Posted on:1993-01-25Degree:Ph.DType:Dissertation
University:University of Illinois at Urbana-ChampaignCandidate:Barrantes Caceres, Roxana Maria IrmaFull Text:PDF
GTID:1479390014997023Subject:Economics
Abstract/Summary:
The assignment of private property rights has been praised as one effective policy option to assure that resources are put into their most valued use by ensuring economic agents that the rewards for their work will be in their hands. When talking about private property rights over land, this policy has been implemented in the form of titling projects, under the assumption that titles signal secure land tenure.

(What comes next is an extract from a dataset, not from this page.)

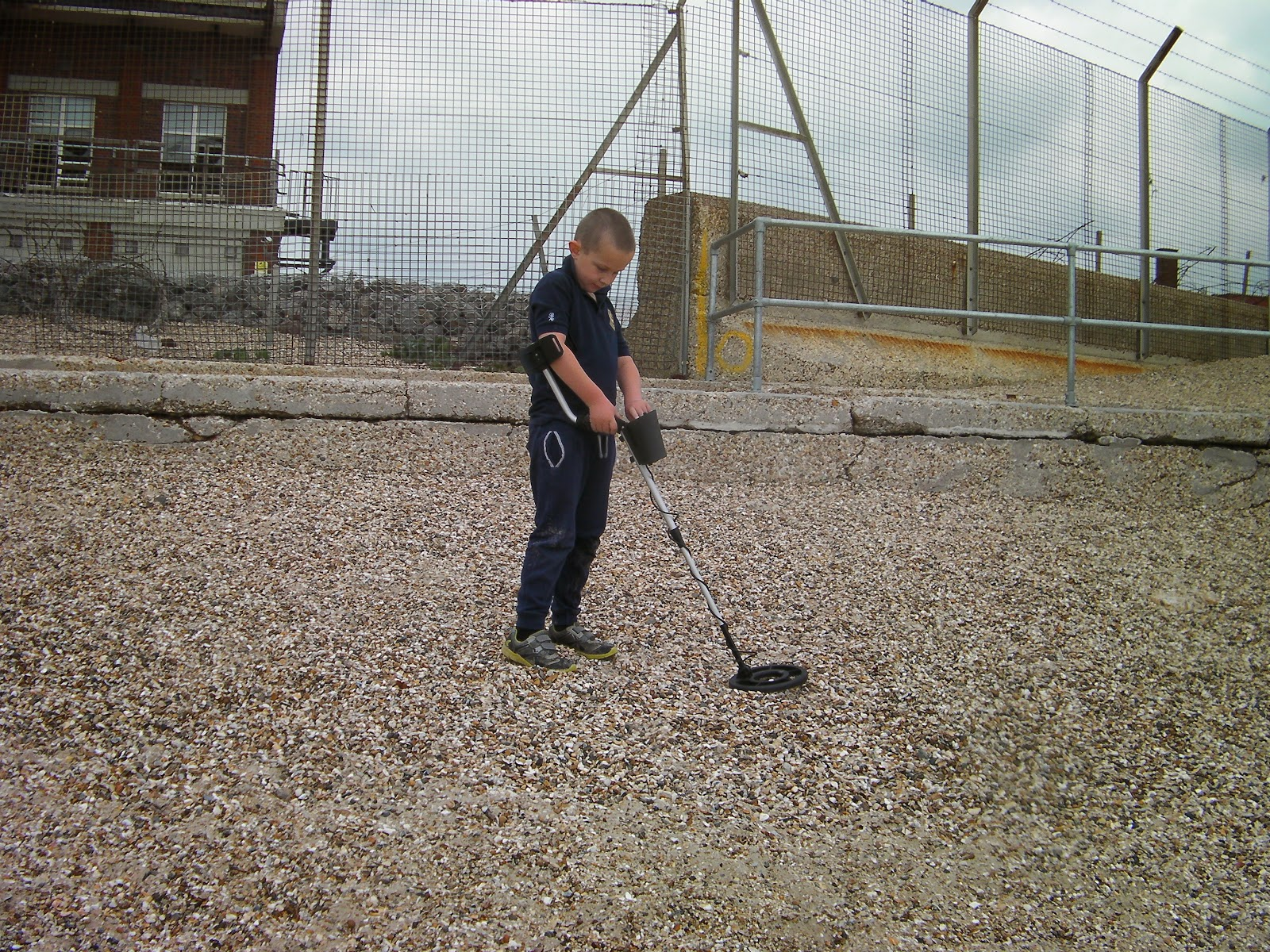 metal detectorist on shingle beach eastney in front of derelict cold war listening station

I question the presumption that titles are equivalent to secure tenure and consequently shift the focus of study to the issue of land tenure security: under what economic conditions do we expect land tenure insecurity, what are the real means to attain tenure security, and what is the effect of secure tenure on resource use. The research is done in the Ucayali region of Peruvian Amazonia to further assess the relevance to titling projects to address problems of environmental degradation. Results show the importance of institutional constraints, in the form of regulations regarding access to land, in the way land tenure is secure in Amazonian. These regulations imply the dissipation of rents and resource degradation to secure tenure, and the relative irrelevance to title for it. To assess the effect of secure tenure on resource use, econometric analysis was performed using the Peruvian National Survey of Rural Households (ENAHR), done in 1984. In shaping resource use, characteristics of farmers, farm size, and market conditions prove more important than tenure security in the form of title.